I find it most amusing that because of the depiction with the star, he has become the patron saint of astronomers. *most amused*
commented by Blogger Lauren, 12:54 PM  
Actually, you know, I have seen less convincing portraits of St. Martin.
commented by Blogger Tom, 12:56 PM  
I think coke just went through my nose from laughing so hard.
commented by Blogger Father McCarthy, 1:58 PM  
If you give your general OP friar a scientific instrument (e.g., globe), you will indeed have St. Albertus Magnus. I won't mind if you take this idea; I give it freely.


Andy K.
commented by Anonymous Anonymous, 4:08 PM  
From what I understand, the star typically denotes all of the things you mentioned, Lauren, but originates from a story from Dominic's life. It's related that as he was praying one evening, he asked God where he should found the first convent for Dominican nuns (he wouldn't have called them that), and that a star descended upon the place where he should establish the convent - Prouilhe. Ergo, the star, and as I said, along with all of the other reasons you gave.
commented by Blogger jonahpaul, 7:16 PM  
It's always a six or eight pointed star, I forget which. I always wanted to know the reason for that. Thanks for your gallery of Dominican saints. I was in a Dominican church in Spain once that was just a series of similar statues, male and female. The only one one that stood out was Catherine of Siena because she was a tertiary, she had a different habit.
commented by Blogger Margaret, 10:56 PM  
Excellent! Don't forget to give St. Martin de Porres a black scapular as well!

IIRC, St. Dominic has a "rosa nautica" as his light/shield generally. The rosa nautica is the 8-pointed nautical navigation star with the 8 main points of the compass, in other words, a light to navigate by. But my memory could fail me.
commented by Anonymous Dismas, OP, 4:42 PM  
A fantastic and amusing guide. Thanks. A Dominican friar in Calamba, the Philippines told me that in the Dominican college there, they have an old Spanish ivory statue of a generic saint which they dressed up accordingly for various OP feasts, just as you PhotoShopped it!

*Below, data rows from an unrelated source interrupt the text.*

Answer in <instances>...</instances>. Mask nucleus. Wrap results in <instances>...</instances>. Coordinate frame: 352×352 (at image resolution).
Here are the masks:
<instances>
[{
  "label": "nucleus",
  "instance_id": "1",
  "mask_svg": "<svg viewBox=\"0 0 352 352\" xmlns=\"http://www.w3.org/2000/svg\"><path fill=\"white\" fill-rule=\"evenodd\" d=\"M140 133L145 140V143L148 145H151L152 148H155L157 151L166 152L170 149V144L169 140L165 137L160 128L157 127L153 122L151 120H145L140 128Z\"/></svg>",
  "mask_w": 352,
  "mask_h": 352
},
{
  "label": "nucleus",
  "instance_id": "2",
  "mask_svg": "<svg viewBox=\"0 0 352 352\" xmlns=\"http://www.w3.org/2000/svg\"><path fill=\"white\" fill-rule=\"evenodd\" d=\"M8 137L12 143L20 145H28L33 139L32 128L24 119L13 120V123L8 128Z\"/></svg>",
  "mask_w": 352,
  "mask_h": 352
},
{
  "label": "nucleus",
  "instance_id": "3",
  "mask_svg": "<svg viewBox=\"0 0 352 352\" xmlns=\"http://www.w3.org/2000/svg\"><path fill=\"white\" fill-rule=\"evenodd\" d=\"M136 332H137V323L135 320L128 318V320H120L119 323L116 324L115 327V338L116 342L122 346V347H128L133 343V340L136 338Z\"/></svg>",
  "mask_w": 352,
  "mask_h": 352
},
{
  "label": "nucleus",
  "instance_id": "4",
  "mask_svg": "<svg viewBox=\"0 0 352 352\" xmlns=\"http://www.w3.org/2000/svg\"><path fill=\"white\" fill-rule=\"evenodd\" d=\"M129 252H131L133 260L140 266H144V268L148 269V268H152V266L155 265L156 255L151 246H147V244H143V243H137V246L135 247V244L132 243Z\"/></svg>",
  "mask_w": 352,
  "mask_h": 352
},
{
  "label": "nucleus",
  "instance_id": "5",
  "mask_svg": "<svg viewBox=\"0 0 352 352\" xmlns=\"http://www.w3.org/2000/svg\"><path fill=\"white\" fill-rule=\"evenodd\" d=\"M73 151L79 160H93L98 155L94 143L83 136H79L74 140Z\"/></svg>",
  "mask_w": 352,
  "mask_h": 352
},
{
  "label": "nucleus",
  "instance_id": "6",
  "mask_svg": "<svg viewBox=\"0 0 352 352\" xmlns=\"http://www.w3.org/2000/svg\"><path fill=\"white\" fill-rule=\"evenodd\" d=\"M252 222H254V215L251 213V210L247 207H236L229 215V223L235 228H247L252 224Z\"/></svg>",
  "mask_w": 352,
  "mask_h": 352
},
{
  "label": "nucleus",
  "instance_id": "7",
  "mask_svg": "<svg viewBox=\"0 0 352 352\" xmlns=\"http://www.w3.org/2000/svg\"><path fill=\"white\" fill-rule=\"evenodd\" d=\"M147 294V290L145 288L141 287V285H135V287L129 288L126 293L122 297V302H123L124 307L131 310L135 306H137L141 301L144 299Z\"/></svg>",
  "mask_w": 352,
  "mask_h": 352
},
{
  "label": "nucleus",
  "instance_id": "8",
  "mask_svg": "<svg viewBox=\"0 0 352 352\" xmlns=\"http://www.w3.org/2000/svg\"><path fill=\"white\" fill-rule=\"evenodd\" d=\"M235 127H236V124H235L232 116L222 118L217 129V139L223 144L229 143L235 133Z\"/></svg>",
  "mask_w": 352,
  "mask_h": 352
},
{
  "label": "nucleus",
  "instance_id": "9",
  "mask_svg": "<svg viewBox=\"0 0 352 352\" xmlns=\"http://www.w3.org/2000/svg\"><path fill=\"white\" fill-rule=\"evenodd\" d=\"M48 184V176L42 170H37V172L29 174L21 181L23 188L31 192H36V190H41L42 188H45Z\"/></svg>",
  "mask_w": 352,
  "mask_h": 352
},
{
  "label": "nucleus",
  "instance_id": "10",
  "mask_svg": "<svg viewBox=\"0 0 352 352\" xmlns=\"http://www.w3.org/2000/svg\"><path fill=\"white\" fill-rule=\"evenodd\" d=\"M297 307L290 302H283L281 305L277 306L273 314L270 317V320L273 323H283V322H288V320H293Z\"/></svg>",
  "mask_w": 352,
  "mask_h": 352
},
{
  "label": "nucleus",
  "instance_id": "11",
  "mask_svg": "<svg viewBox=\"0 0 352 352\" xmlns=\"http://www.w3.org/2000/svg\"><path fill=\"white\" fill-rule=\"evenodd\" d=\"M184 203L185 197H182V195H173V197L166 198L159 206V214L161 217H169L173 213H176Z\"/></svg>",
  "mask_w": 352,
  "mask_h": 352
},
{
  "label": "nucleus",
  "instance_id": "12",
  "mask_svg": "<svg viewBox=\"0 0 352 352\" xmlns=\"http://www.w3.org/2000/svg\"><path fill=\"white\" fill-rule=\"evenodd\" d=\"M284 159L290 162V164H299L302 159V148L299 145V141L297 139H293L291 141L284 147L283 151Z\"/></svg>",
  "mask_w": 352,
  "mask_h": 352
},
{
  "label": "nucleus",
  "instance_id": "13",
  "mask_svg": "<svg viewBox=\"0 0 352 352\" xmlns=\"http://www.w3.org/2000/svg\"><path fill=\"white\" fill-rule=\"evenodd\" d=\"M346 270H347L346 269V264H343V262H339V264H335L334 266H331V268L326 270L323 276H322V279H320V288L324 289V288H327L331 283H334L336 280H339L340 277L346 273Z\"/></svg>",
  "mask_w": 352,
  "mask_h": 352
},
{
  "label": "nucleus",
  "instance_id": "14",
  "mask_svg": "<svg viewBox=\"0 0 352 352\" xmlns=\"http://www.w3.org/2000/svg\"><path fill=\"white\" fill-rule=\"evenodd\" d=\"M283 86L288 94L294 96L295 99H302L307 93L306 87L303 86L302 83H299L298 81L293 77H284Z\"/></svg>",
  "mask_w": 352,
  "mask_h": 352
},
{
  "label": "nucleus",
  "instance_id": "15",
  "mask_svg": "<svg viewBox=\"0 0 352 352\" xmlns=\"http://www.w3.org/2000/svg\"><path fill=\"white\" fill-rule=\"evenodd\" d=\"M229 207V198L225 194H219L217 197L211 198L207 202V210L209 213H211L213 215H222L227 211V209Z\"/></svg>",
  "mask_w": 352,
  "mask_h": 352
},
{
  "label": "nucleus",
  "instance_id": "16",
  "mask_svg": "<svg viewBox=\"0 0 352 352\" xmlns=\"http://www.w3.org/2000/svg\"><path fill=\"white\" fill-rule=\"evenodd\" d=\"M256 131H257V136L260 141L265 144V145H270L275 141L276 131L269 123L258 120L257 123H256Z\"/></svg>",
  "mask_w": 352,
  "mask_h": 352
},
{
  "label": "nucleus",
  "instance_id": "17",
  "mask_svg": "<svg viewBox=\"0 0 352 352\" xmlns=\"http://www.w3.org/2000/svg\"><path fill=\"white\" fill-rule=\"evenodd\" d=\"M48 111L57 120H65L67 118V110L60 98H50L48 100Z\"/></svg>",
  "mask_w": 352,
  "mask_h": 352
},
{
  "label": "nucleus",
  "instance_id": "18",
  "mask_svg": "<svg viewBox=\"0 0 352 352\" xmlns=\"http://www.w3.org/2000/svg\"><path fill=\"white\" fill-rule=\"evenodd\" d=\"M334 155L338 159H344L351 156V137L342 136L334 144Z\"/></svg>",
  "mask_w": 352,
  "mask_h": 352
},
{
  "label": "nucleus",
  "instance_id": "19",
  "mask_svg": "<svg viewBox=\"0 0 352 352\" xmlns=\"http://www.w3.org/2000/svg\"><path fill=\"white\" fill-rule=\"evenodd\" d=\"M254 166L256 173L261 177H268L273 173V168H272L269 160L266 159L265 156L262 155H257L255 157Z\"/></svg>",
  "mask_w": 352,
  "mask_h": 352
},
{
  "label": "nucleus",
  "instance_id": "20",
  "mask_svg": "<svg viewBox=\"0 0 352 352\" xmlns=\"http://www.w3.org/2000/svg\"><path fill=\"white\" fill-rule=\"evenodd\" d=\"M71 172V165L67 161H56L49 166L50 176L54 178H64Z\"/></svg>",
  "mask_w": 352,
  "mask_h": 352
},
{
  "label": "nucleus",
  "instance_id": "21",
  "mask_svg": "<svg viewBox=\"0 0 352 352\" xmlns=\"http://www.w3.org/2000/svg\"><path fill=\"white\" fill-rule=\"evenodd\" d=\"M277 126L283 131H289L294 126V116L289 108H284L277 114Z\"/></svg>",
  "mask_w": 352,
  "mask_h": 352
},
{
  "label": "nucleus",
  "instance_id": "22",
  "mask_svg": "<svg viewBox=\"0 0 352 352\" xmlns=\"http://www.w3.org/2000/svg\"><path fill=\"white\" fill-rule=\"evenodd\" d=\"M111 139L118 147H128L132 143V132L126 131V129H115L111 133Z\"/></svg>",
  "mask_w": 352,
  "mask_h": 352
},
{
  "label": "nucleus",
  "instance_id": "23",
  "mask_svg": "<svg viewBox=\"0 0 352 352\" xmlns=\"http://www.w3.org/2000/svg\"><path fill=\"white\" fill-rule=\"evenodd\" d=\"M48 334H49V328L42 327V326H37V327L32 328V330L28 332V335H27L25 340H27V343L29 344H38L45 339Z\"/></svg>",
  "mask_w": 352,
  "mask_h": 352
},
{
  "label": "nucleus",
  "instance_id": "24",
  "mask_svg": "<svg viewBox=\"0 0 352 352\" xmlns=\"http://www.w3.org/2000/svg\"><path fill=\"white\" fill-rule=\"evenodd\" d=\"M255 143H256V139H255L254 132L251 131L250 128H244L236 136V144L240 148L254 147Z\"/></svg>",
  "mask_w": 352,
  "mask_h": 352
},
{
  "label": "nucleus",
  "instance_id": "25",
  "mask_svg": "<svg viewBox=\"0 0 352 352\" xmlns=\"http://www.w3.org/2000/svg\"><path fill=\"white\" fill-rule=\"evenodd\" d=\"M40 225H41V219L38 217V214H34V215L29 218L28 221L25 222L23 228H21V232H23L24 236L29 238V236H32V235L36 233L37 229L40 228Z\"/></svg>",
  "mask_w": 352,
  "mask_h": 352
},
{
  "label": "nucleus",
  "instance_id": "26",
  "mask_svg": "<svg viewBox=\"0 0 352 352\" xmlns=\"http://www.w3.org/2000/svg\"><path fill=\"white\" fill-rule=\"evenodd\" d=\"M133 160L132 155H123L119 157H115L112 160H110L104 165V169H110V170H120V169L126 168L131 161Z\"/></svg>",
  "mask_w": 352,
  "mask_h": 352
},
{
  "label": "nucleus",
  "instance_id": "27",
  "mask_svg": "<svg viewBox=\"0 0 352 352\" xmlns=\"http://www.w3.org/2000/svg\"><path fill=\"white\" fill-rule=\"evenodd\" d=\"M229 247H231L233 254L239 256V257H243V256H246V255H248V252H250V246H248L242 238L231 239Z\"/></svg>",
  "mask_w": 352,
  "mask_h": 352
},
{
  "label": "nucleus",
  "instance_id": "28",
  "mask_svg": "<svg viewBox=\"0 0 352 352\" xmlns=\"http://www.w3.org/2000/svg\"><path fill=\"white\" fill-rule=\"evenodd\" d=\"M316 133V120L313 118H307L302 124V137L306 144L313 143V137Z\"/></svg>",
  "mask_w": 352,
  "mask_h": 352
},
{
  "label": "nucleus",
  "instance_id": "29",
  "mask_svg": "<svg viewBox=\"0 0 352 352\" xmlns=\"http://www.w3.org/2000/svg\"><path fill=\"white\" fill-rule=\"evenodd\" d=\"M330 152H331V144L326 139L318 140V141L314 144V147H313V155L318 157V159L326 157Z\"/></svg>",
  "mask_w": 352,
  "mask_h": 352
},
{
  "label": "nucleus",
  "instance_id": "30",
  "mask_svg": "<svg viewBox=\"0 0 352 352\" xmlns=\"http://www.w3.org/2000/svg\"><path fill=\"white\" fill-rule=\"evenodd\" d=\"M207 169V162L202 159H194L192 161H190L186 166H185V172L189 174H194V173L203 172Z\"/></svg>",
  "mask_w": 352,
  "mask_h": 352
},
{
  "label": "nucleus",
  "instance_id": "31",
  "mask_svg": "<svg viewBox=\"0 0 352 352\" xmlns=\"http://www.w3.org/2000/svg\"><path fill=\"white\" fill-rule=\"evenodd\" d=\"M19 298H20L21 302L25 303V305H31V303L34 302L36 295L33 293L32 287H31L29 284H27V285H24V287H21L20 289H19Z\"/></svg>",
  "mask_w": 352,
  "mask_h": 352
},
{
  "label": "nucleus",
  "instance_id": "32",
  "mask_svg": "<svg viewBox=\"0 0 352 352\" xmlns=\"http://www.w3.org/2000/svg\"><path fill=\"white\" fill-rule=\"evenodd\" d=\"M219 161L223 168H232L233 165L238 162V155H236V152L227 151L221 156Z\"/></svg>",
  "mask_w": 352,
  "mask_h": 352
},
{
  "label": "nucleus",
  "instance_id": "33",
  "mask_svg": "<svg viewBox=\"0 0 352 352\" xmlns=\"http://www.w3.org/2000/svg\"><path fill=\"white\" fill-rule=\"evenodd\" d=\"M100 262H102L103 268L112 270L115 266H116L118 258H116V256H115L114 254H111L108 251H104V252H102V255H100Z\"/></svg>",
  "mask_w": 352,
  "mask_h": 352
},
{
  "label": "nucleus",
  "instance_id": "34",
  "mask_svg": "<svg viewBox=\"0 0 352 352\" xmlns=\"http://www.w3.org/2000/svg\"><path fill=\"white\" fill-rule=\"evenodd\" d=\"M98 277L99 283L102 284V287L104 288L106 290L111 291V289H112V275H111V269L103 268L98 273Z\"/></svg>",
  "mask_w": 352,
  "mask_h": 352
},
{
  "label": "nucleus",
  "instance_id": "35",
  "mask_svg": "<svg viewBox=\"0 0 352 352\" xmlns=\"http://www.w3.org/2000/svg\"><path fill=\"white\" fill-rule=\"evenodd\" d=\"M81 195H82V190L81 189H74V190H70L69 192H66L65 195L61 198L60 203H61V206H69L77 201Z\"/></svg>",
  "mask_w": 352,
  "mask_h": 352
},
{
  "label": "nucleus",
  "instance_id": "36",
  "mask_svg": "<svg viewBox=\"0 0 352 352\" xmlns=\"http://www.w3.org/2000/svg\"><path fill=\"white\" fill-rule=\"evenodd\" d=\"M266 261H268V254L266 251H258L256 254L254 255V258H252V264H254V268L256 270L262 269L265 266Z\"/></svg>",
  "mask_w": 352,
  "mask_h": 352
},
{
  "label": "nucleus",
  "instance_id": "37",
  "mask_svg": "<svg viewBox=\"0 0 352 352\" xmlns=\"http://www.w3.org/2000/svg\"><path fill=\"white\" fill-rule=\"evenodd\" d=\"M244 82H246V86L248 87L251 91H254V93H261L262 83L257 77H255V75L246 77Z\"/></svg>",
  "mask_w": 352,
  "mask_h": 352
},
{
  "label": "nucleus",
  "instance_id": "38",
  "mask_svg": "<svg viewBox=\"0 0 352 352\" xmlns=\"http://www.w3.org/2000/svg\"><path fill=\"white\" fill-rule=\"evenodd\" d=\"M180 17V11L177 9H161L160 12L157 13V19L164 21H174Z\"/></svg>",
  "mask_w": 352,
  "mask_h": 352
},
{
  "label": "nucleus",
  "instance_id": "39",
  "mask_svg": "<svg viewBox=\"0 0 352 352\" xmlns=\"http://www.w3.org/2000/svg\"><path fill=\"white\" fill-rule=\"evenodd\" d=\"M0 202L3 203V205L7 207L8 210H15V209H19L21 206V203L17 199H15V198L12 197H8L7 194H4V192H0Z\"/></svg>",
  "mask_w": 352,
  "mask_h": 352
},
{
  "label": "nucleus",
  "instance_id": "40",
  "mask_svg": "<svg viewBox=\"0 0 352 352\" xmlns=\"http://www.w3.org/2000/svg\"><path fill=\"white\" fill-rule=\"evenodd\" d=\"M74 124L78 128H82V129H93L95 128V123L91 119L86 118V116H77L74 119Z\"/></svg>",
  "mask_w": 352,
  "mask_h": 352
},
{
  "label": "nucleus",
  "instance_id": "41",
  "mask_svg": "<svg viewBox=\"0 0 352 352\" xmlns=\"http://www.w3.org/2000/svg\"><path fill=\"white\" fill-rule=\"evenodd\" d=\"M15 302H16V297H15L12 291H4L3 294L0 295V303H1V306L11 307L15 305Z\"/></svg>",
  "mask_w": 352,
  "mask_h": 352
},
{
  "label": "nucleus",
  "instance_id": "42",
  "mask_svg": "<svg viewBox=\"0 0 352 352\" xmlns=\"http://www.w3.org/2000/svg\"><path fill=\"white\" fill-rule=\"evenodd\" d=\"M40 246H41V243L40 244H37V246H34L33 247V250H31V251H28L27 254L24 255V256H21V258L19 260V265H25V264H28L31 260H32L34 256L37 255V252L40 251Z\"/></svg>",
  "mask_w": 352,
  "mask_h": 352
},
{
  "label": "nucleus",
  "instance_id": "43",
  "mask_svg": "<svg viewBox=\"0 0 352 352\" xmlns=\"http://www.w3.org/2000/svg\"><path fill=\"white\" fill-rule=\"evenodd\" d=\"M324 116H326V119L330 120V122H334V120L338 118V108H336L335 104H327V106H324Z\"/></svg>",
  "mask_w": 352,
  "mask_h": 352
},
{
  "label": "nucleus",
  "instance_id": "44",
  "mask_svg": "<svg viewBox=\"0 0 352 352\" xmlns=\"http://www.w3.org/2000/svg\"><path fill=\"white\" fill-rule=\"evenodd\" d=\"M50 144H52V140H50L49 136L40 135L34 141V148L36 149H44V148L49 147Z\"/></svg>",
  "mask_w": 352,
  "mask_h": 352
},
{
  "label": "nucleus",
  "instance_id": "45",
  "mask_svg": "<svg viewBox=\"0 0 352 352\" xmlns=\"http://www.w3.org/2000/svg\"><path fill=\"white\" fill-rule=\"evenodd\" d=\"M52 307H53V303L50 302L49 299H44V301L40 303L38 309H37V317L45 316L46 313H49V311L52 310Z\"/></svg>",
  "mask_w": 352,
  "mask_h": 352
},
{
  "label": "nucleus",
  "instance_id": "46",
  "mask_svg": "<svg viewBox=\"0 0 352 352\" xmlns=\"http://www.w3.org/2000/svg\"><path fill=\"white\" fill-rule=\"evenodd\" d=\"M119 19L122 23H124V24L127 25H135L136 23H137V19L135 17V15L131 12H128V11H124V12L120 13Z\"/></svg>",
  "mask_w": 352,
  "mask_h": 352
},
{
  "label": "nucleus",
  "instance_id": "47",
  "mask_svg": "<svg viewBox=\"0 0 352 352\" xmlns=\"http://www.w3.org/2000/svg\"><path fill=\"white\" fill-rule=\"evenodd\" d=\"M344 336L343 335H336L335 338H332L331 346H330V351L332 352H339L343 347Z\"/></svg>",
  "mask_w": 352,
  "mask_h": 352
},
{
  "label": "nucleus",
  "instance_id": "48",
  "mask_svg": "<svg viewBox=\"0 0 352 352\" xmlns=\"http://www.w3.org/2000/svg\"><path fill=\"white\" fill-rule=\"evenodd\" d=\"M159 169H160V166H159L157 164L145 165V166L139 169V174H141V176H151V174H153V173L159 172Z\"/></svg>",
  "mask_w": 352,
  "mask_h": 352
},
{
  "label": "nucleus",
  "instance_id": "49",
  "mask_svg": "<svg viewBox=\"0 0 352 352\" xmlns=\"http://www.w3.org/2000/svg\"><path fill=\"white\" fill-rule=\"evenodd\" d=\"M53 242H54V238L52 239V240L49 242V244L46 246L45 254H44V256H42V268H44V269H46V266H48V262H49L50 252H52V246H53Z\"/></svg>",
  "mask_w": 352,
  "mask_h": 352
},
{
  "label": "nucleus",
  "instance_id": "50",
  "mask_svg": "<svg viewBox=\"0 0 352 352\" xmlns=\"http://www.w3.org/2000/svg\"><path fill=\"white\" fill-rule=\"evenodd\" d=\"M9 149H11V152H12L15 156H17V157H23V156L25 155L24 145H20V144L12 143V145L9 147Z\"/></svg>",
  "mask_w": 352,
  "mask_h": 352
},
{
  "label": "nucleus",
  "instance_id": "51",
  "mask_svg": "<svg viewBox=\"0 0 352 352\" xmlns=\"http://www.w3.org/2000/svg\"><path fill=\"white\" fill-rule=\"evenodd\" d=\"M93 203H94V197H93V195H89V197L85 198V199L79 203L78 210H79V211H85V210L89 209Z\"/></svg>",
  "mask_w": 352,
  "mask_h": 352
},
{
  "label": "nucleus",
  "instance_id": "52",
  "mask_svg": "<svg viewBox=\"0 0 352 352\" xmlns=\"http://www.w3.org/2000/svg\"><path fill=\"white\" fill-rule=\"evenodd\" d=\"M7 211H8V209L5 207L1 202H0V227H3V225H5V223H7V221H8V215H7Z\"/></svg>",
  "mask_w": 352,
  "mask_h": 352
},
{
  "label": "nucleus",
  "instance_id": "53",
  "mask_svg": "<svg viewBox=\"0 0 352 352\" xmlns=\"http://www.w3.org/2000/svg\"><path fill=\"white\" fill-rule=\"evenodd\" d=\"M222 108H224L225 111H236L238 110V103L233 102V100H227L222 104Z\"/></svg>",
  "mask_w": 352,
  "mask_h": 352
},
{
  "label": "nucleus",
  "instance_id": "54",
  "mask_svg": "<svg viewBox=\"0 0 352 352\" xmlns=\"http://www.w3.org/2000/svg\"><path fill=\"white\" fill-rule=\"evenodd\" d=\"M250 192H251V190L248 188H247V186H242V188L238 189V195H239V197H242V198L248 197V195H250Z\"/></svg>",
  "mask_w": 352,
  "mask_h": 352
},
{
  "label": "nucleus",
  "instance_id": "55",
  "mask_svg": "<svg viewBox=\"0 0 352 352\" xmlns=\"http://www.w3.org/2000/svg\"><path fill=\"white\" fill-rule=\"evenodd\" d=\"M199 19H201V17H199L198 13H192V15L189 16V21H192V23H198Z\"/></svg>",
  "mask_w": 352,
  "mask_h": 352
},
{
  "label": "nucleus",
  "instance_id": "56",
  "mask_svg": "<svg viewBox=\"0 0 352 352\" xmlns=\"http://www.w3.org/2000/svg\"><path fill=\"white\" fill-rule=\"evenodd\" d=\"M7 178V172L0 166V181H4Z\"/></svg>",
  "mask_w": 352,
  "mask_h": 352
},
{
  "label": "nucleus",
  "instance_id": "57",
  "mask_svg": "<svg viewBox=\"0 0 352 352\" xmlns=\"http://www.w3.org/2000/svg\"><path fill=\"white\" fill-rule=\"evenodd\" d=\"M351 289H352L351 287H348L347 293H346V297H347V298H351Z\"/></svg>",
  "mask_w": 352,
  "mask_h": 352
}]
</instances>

They called the statue the schizophrenic saint!!
commented by Blogger Br Lawrence, O.P., 4:43 AM  
I have also seen St Vincent Ferrer depicted with a flame resting on his head like something out of a Pentecost scene, as distinct from Dominic's star.
commented by Anonymous Anonymous, 8:53 AM  
In the spanish village where I live there is a Dominican church built about 500 years ago with money coming from the thriving inquistion business. It is full of the wildest iconography - most of it totally incomprehensible to a modern person. I wish I could find a comprehensive work on Dominican icons.